Change every "camera" in the rows below to "viewer", keep everything else the same, and leave the pictures out.
begin EXERCISE MATERIALS
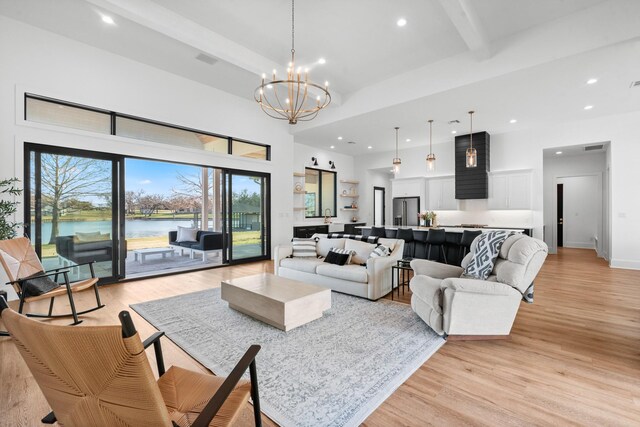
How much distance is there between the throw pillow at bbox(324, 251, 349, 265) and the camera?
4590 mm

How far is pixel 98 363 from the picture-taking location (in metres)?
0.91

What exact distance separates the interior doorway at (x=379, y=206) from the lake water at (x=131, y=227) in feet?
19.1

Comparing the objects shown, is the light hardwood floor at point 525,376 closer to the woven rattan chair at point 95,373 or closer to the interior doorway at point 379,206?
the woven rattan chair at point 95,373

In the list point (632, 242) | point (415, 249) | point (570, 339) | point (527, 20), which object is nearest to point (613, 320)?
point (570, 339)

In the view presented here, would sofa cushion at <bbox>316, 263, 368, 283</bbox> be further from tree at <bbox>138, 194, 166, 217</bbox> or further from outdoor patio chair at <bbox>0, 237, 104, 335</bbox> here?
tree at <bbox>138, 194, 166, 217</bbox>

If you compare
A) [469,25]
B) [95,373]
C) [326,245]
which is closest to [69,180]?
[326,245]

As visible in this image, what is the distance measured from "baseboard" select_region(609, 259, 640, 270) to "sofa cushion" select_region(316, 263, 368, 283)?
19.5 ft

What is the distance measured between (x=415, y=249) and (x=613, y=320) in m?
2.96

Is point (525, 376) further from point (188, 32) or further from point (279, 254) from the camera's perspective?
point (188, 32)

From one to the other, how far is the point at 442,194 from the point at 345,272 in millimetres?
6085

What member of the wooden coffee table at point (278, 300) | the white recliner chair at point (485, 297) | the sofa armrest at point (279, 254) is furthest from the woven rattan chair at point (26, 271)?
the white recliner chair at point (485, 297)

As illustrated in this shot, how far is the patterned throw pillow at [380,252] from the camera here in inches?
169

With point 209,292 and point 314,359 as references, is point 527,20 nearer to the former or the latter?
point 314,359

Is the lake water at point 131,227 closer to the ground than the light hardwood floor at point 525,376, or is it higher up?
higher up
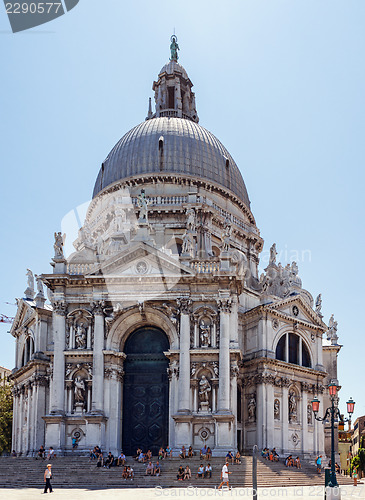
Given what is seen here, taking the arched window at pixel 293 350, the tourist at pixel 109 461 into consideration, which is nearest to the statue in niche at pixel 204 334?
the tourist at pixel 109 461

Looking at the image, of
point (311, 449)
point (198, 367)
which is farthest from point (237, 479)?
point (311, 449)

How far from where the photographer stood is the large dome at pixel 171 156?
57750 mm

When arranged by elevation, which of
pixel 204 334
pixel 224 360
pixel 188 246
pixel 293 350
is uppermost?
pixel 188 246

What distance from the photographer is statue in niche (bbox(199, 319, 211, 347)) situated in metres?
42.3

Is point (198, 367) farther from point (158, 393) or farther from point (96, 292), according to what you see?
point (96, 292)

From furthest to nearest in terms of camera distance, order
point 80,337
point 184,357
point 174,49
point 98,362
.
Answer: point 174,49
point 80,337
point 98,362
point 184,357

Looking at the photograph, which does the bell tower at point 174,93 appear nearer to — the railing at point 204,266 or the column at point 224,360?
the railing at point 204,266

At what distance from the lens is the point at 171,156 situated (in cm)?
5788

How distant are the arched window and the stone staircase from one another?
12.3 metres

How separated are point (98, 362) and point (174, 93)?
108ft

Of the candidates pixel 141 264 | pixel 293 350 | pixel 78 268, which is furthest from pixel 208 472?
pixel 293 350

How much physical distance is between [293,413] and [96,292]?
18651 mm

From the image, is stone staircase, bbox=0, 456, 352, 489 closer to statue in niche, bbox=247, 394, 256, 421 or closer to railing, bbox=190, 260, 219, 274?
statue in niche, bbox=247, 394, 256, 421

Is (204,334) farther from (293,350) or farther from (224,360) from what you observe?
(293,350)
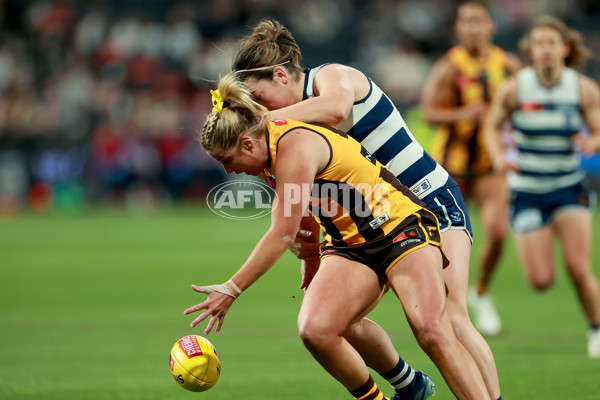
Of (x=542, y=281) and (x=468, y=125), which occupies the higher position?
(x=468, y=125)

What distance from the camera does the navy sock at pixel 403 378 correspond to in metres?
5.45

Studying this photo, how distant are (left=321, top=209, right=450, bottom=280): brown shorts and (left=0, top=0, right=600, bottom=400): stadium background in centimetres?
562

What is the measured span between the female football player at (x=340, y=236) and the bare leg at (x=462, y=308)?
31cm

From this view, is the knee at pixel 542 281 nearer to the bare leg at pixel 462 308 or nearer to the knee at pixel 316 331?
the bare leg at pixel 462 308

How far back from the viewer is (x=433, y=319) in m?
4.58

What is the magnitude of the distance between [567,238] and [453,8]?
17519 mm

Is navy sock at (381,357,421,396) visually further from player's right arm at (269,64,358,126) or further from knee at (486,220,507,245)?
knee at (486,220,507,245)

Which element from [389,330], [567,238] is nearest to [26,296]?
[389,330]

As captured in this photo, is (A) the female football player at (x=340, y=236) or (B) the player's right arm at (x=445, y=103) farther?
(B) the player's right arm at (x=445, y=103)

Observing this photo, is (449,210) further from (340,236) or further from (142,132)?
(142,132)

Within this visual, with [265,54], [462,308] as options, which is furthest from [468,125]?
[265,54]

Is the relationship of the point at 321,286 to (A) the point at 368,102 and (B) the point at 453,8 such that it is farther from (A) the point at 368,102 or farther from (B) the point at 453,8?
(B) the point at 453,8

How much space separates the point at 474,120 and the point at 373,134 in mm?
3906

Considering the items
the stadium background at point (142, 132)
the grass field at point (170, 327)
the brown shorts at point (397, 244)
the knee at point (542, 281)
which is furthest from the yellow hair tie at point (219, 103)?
end EXERCISE MATERIALS
--- COMPLETE RESPONSE ---
How much distance is there between the throw pillow at bbox(324, 251, 349, 265) and the viewer?
4590 mm

How far is pixel 98 363 from the picture-taking location (in metres)?
0.91

What exact distance separates the interior doorway at (x=379, y=206) from the lake water at (x=131, y=227) in feet?
19.1

Comparing the objects shown, is the light hardwood floor at point 525,376 closer to the woven rattan chair at point 95,373 or closer to the interior doorway at point 379,206?
the woven rattan chair at point 95,373

In the list point (632, 242) | point (415, 249) | point (570, 339) | point (527, 20), which object is nearest to point (613, 320)?
point (570, 339)

In the view presented here, would sofa cushion at <bbox>316, 263, 368, 283</bbox> be further from tree at <bbox>138, 194, 166, 217</bbox> or further from outdoor patio chair at <bbox>0, 237, 104, 335</bbox> here?
tree at <bbox>138, 194, 166, 217</bbox>

If you compare
A) [469,25]
B) [95,373]
C) [326,245]
which is closest to [69,180]?
[326,245]

As visible in this image, what is the distance measured from "baseboard" select_region(609, 259, 640, 270) to "sofa cushion" select_region(316, 263, 368, 283)?
19.5 ft

What is the distance measured between (x=415, y=249) and (x=613, y=320) in m?
2.96

Is point (525, 376) further from point (188, 32) or further from point (279, 254) from the viewer's perspective?
point (188, 32)

From one to the other, how far is the point at 442,194 from the point at 345,272 in millimetres?
6085

What member of the wooden coffee table at point (278, 300) | the white recliner chair at point (485, 297) | the sofa armrest at point (279, 254) is furthest from the woven rattan chair at point (26, 271)?
the white recliner chair at point (485, 297)

As illustrated in this shot, how far is the patterned throw pillow at [380,252] from the viewer here in inches?
169

With point 209,292 and point 314,359 as references, is point 527,20 nearer to the former or the latter?
point 314,359

Is the lake water at point 131,227 closer to the ground than the light hardwood floor at point 525,376, or is it higher up?
higher up
Given what is seen here, taking the arched window at pixel 293 350, the tourist at pixel 109 461 into consideration, which is nearest to the statue in niche at pixel 204 334?
the tourist at pixel 109 461

Looking at the image, of
point (311, 449)
point (198, 367)
which is farthest from point (237, 479)?
point (311, 449)

How far from where the photographer stood is the large dome at pixel 171 156?
57750 mm

When arranged by elevation, which of
pixel 204 334
pixel 224 360
pixel 188 246
pixel 293 350
is uppermost?
pixel 188 246

What distance from the photographer is statue in niche (bbox(199, 319, 211, 347)) situated in metres?
42.3

Is point (198, 367) farther from point (158, 393) or farther from point (96, 292), according to what you see?
point (96, 292)

From furthest to nearest in terms of viewer distance, order
point 80,337
point 184,357
point 174,49
point 98,362
.
Answer: point 174,49
point 80,337
point 98,362
point 184,357

Looking at the photograph, which does the bell tower at point 174,93 appear nearer to — the railing at point 204,266 or the column at point 224,360?
the railing at point 204,266

At what distance from the lens is the point at 171,156 situated (in cm)?
5788

How distant are the arched window and the stone staircase from one another?
12.3 metres

How separated are point (98, 362) and point (174, 93)?
108ft

Of the candidates pixel 141 264 | pixel 293 350 | pixel 78 268, which is furthest from pixel 208 472?
pixel 293 350

How much physical distance is between [293,413] and [96,292]?
18651 mm

From the image, is stone staircase, bbox=0, 456, 352, 489 closer to statue in niche, bbox=247, 394, 256, 421 or closer to railing, bbox=190, 260, 219, 274?
statue in niche, bbox=247, 394, 256, 421

Is (204,334) farther from (293,350) or farther from (224,360) from what you observe?
(293,350)
Of (x=542, y=281) and (x=468, y=125), which occupies the higher position?
(x=468, y=125)

What distance from the viewer does the navy sock at pixel 403 378 correspond to in metres?
5.45

Studying this photo, how distant are (left=321, top=209, right=450, bottom=280): brown shorts and (left=0, top=0, right=600, bottom=400): stadium background in centimetres?
562

What is the measured span between the female football player at (x=340, y=236) and the bare leg at (x=462, y=308)?
31cm

From this view, is the knee at pixel 542 281 nearer to the bare leg at pixel 462 308 or nearer to the knee at pixel 316 331?
the bare leg at pixel 462 308

How far back from the viewer is (x=433, y=319) in m?
4.58

What is the magnitude of the distance between [567,238] and [453,8]?
17519 mm

Is navy sock at (381,357,421,396) visually further from player's right arm at (269,64,358,126) or further from knee at (486,220,507,245)?
knee at (486,220,507,245)

Which element from [389,330], [567,238] is nearest to [26,296]?
[389,330]

As captured in this photo, is (A) the female football player at (x=340, y=236) or (B) the player's right arm at (x=445, y=103) farther?
(B) the player's right arm at (x=445, y=103)

Observing this photo, is (449,210) further from (340,236) or further from (142,132)?
(142,132)

Within this visual, with [265,54], [462,308] as options, which is furthest from [468,125]?
[265,54]

Is the relationship of the point at 321,286 to (A) the point at 368,102 and (B) the point at 453,8 such that it is farther from (A) the point at 368,102 or farther from (B) the point at 453,8?
(B) the point at 453,8

How much space separates the point at 474,120 and the point at 373,134 in mm?
3906

Considering the items
the stadium background at point (142, 132)
the grass field at point (170, 327)
the brown shorts at point (397, 244)
the knee at point (542, 281)
which is furthest from the yellow hair tie at point (219, 103)?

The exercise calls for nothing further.